ZECHARIAH WAS ENGAGED in the building of the temple. When its foundations were laid, it struck everybody as being a very small edifice compared with the former glorious structure of Solomon. The friends of the enterprise lamented that it should be so small; the foes of it rejoiced and uttered strong expressions of contempt. Both friends and foes doubted whether, even on that small scale, the structure would ever be completed. They might lay the foundations, and they might rear the walls a little way, but they were too feeble a folk, possessed of too little riches and too little strength, to carry out the enterprise. It was the day of small things. Friends trembled; foes jeered. But the prophet rebuked them both–rebuked the unbelief of friends, and the contempt of enemies, by this question, "Who hath despised the day of small things?" and by a subsequent prophecy which removed the fear.

Dataset rows —
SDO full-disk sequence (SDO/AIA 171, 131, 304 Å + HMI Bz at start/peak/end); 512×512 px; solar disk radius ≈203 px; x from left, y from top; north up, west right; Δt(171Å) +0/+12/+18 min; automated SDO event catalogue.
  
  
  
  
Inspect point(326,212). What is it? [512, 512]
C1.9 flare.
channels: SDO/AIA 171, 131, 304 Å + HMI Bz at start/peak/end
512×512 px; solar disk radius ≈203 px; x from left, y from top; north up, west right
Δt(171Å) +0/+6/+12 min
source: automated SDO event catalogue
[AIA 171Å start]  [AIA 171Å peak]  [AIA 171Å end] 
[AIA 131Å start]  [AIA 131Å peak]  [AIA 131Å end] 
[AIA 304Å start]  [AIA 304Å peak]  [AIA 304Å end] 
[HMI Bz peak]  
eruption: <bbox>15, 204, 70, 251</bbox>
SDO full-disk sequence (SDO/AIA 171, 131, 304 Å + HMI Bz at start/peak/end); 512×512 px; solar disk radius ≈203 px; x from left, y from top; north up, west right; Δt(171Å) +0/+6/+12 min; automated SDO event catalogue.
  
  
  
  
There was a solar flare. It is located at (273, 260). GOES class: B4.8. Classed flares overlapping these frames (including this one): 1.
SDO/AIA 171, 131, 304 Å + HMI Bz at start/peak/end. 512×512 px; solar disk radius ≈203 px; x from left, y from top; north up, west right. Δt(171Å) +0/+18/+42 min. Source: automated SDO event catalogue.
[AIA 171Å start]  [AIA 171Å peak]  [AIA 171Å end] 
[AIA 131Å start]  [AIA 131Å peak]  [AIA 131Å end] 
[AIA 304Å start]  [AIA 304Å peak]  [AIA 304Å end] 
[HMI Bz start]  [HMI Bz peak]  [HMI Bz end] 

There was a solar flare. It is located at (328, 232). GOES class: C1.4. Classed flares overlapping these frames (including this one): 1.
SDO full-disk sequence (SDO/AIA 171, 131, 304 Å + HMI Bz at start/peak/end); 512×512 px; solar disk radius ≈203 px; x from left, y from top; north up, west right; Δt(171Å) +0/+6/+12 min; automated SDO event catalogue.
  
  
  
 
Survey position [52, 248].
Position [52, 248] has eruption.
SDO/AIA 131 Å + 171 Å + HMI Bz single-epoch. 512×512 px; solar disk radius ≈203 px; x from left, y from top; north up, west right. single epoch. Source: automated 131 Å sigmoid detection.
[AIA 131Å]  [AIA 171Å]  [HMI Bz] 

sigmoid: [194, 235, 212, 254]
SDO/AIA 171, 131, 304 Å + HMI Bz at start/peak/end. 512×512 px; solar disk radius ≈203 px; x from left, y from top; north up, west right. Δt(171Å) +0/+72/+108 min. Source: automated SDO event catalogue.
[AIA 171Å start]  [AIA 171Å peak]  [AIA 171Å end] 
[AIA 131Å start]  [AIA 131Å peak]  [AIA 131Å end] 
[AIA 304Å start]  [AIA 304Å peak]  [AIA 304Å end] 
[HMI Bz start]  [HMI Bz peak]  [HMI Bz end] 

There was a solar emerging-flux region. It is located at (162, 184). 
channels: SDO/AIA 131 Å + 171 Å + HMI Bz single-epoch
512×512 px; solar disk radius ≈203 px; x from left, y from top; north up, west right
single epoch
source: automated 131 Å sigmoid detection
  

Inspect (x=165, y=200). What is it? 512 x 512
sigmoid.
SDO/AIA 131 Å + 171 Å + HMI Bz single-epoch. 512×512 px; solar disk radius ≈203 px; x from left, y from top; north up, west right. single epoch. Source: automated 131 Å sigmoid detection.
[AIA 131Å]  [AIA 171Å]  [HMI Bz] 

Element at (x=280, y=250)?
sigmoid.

Written task —
Answer these questions from the passage about Zechariah and the temple:
1. When the foundations were laid, what earlier building was the new temple compared with?
2. How did the foes of the enterprise respond to its small size?
3. With what question did the prophet rebuke both friends and foes?

Output of the exercise —
1. The former glorious structure of Solomon.
2. They rejoiced and uttered strong expressions of contempt.
3. "Who hath despised the day of small things?"